Harald married Sonja Haraldsen at Oslo Domkirke in Oslo on 29 August 1968. The pair had dated for nine years, but Olav was reluctant to allow his son to marry a commoner. He relented only when Harald told his father that if he was not allowed to marry Sonja he would not marry at all. The couple had two children, Princess Märtha Louise (born 1971) and Haakon (born 1973).

== Reign ==
On the death of his father on 17 January 1991, Harald succeeded to the Norwegian throne. He became the first Norwegian-born monarch since Olav IV died in 1387, a gap of 604 years. Harald was the sixth King of Norway to bear that name, and the first in 855 years. The five earlier kings were Harald Fairhair, Harald Greycloak, Harald Bluetooth, Harald Hardrada, and Harald Gille. Harald Bluetooth is usually not given a number in the list of Norwegian monarchs, so Harald was numbered as Harald V. He chose to use his grandfather and father's royal motto, "Alt for Norge". He also chose to continue the tradition of royal benediction, introduced with his father, and was consecrated with Queen Sonja in the Nidaros Cathedral on 23 June 1991.
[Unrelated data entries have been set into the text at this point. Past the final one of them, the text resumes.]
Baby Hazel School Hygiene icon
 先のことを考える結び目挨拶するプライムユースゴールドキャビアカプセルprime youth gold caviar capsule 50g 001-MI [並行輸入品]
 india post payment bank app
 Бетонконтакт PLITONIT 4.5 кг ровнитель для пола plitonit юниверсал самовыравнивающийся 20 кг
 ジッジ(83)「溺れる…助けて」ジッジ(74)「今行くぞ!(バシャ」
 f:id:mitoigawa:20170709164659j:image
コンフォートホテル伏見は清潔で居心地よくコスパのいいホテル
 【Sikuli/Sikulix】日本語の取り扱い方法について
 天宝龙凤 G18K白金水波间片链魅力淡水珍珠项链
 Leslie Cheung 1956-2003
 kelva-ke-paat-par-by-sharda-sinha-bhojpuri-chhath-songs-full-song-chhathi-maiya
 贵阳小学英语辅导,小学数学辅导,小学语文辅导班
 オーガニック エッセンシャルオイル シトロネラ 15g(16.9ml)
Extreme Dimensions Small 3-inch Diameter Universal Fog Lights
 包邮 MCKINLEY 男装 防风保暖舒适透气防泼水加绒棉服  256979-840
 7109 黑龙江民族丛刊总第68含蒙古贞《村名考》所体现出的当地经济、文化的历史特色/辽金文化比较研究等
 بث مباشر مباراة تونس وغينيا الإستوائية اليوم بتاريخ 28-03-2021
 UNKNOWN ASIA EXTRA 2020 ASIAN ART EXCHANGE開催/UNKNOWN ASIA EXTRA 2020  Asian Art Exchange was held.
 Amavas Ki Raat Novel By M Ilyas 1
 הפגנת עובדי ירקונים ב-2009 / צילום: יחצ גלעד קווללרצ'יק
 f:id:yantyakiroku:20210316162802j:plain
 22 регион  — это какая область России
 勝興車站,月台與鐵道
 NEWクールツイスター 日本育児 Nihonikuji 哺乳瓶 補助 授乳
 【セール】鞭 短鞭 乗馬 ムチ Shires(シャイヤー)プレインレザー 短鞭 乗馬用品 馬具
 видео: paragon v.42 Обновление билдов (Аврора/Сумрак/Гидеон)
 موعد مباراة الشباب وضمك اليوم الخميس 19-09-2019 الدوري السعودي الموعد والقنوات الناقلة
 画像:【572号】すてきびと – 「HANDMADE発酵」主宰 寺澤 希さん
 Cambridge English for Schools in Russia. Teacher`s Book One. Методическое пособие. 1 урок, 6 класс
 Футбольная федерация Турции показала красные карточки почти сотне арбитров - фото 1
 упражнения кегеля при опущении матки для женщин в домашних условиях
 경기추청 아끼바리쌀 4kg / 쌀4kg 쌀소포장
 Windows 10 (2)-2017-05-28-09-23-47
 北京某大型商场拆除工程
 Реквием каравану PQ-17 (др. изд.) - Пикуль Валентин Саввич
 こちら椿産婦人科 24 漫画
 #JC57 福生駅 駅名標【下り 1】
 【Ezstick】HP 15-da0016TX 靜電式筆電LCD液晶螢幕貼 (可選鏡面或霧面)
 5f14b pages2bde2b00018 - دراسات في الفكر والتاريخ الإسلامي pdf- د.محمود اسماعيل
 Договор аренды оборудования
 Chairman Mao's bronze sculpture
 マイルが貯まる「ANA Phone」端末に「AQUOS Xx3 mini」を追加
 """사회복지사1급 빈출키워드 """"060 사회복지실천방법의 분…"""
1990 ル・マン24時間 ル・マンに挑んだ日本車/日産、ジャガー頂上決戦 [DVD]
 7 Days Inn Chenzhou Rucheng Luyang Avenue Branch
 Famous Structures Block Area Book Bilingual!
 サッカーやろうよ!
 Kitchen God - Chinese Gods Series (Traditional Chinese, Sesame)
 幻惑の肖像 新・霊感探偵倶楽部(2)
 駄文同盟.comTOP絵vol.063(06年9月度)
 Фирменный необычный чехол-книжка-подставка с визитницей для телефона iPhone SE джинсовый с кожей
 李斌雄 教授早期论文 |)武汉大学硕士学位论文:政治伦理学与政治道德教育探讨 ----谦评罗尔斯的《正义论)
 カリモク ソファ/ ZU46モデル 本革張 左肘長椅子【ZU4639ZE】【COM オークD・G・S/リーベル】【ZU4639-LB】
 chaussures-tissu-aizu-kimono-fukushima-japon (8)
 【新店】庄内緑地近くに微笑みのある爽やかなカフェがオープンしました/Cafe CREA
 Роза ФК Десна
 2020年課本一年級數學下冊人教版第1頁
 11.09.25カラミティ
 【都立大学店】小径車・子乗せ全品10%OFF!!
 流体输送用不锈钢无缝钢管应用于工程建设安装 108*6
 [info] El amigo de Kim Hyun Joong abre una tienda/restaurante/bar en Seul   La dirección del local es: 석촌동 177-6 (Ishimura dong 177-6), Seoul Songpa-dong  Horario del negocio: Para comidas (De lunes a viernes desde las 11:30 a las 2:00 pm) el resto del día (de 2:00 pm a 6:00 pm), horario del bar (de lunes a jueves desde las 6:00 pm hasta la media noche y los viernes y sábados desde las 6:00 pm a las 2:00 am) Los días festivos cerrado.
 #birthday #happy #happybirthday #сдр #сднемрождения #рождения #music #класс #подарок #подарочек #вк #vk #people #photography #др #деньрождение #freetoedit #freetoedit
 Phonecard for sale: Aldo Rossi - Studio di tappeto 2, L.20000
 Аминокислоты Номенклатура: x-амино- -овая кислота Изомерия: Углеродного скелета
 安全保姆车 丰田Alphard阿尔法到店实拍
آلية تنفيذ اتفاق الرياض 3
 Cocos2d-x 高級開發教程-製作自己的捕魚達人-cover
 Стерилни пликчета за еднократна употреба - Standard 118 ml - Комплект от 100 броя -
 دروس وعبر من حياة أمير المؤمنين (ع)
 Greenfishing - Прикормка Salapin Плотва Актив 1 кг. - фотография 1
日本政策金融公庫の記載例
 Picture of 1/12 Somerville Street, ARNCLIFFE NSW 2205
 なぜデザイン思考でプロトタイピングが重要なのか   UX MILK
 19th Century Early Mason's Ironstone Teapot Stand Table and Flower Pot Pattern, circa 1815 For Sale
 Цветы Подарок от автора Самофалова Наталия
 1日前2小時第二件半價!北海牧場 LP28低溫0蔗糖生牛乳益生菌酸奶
Harald's reign was marked by modernisation and reform for the Norwegian Royal family. The King cooperated closely with Queen Sonja and Haakon in making the royal household more open to the Norwegian public and the Norwegian media. Harald's decision to accept two more commoners into the royal family, Mette-Marit Tjessem Høiby and Ari Behn, was interpreted as a sign of modernisation and adjustment. Under Harald and Sonja's leadership, comprehensive renovation projects took place at the Bygdøy Royal Estate, the Royal Palace, the royal stables, and Oscarshall. The latter three were also opened to the public. Together with Queen Sonja, the king for decades attempted to establish a palace museum in Oslo.

=== Constitutional role ===
Although the Constitution of Norway vested the King with executive authority, Harald exercised it only in accordance with parliamentary conventions established since 1884. His acts required the countersignature of a member of the Council of State, usually the prime minister, and the Council's proceedings were signed by all ministers. Since 1905, no Norwegian monarch has refused assent to an act of the Storting.

By convention, Harald appointed as prime minister the leader of the parliamentary bloc able to command a majority in the Storting. When the parliamentary situation was unclear, he relied on the advice of the President of the Storting and the sitting prime minister. Unlike many constitutional monarchs, he did not have the power to dissolve Parliament, as the Constitution does not allow for snap elections.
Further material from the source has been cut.